Just remember that abrupt discontinuation of benzos can lead to rebound anxiety, hallucinations, seizures, delirium, tremens, and death even though that's very rare. You know opioid detoxification or taper rarely leads to death. And if you look at a tapering schedule benodiazepines they recommend decreasing the dose by 20% every 1-2 weeks. Opioids if you do that, you can do a rapid taper you can do it over a 2-3 week period of time. But if you want to be you know make it more comfortable for your patient they recommend doing 10% a week. And there's better compliance with tapering when you get cognitive behavioral therapy involved during the taper.

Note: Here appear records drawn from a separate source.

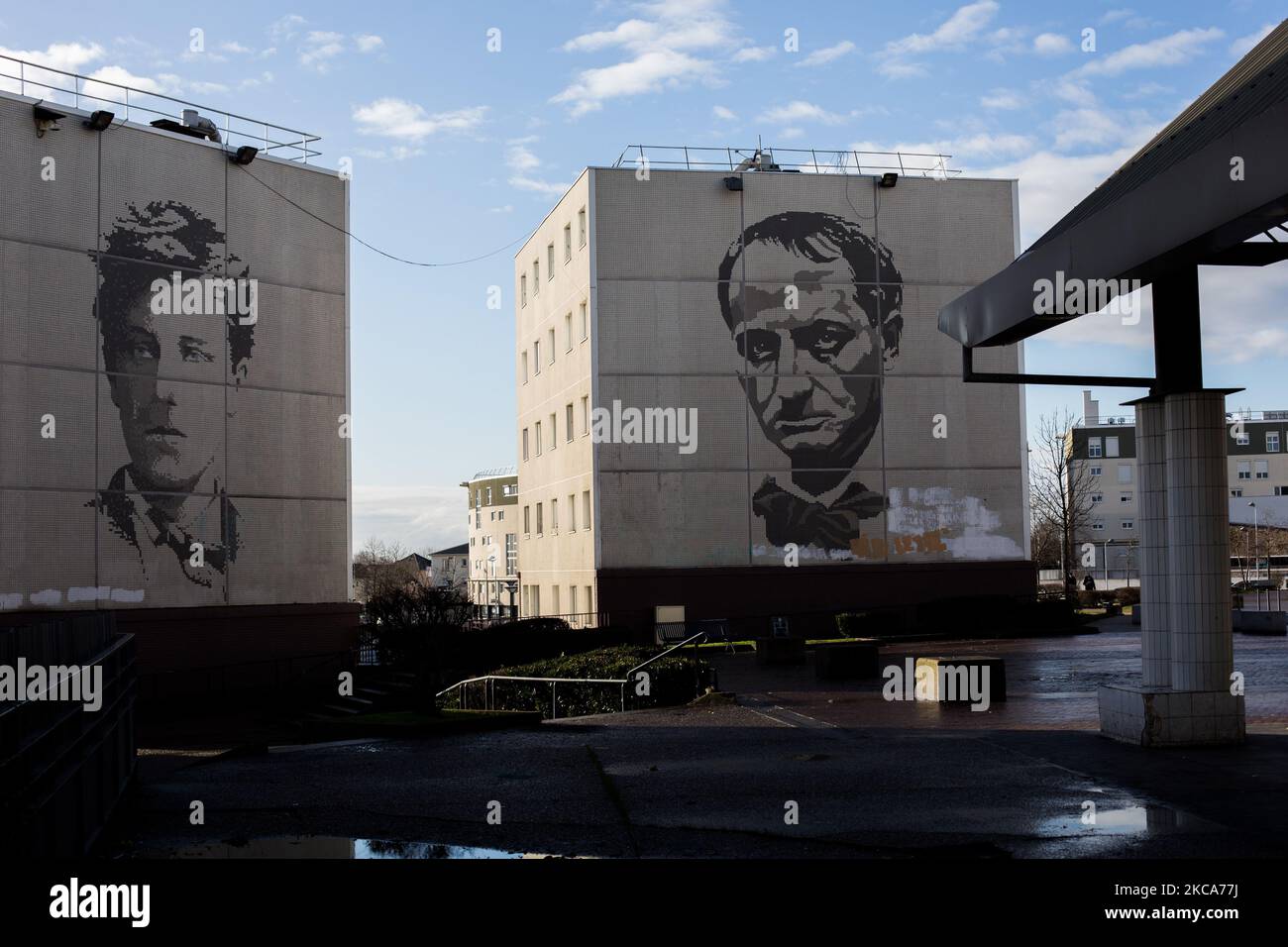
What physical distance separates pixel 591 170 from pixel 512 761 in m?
30.8

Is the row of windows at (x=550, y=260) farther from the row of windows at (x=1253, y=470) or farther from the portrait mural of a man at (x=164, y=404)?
the row of windows at (x=1253, y=470)

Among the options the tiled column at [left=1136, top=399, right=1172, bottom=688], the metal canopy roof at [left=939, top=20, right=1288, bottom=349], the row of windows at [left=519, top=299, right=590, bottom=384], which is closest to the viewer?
the metal canopy roof at [left=939, top=20, right=1288, bottom=349]

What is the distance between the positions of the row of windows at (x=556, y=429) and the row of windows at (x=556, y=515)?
2.15 meters

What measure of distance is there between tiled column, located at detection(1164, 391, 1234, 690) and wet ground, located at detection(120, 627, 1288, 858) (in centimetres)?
91

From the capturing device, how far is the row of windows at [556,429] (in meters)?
43.9

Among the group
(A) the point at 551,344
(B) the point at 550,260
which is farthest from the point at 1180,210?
(B) the point at 550,260

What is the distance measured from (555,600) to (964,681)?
31.3m

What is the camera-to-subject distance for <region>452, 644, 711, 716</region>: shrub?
21.1 meters

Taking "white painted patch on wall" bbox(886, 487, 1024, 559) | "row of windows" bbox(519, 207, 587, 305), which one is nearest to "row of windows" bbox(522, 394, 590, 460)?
"row of windows" bbox(519, 207, 587, 305)

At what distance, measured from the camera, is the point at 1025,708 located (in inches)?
696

So you should probably set them up with somebody to see on a weekly basis while you're tapering them to make sure that the anxiety and other complications that may arise can be treated. The next recommendation is that providers should offer or arrange evidence-based treatment usually medication-assisted treatment with buprenorphine or methadone in combination with behavioral therapies for patients with opioid use disorder. An opioid use disorder is a problematic pattern of opioid use leading to clinically significant impairment or distress manifested by at least two defined criteria occurring within a year. So these are your patients that maybe have two different drug screens within a year show up impaired you know wants abnormal drug screens at different times during the year or say they've got an abnormal PDMP drug screen or abnormal behavior. So these are these are characteristics you're looking for. The contextual evidence review shows that opioid agonist or partial agonist treatment with methadone maintenance therapy or buprenorphine in combination with psychosocial is more effective in preventing relapse than detoxification alone.

And that makes a lot of sense, I think the issue here is insurance coverage. A lot of patients don't have coverage for you know cognitive behavioral therapy in combination and that becomes a sticky issue. So a lot of the times you have to do medication management only. Bottome line you want to assess your patients for opioid use disorders based on patient's concerns, behaviors PDMP data and/or urine drug screen results. If it's not clear to you if a patient has a substance use disorder you should refer them out to a treatment specialist to further assess if they have the disorder.

And for patients who meet the criteria of opioid use disorder you want to offer or arrange medication assisted treatments in combination with behavioral therapies um and once again consider offering them naloxone since they're at risk. In patients with problematic opioid use that did not meet the criteria for opioid use disorder you should consider tapering or discontinue their opiates if you're unable to to taper then you should probably once again offer them opioid agonist therapy. And bottom line again you should not dismiss patients based off of a substance use disorder, as this may constitute abandonment and it may adversely affect patient safety. Once again this is your moment intervene and hopefully get the patient help and save a life. Question, discussion Anything we missed or any of you guys would like to discuss about your patients? Alright, did we know what our topic is next month Chris? Off the top of my head no. Sorry off the top of our head we don't know what next month's topic is it maybe sleep or... We're checking right now but anybody have any questions, concerns, worries..

Just a quick question is there a way to go back and watch the two previous opioid meetings that you guys had? Yes so if you go to the ECHO website and go to the pain management section I believe we have the prior two presentations published, correct? The powerpoints are up already the videos are on another website, happy to send them to you if you send me an email this is Chris Marchand. Is that Rachel, okay. Yeah thank you. Is it Rachel Muhlenberg Yeah we'll Chris will send you the links. Uh next month we have 12 steps to proper opiates prescribing. Okay so since we've covered the opioid prescribing guidelines that CDC recommends next next month we're going to do the 12 steps to proper opioid prescribing.

Any other questions? Well hey thank you for joining us I always appreciate it hopefully you guys have a good clinic today and a good month and we look forward to seeing you guys all next month. Thanks! Thank you.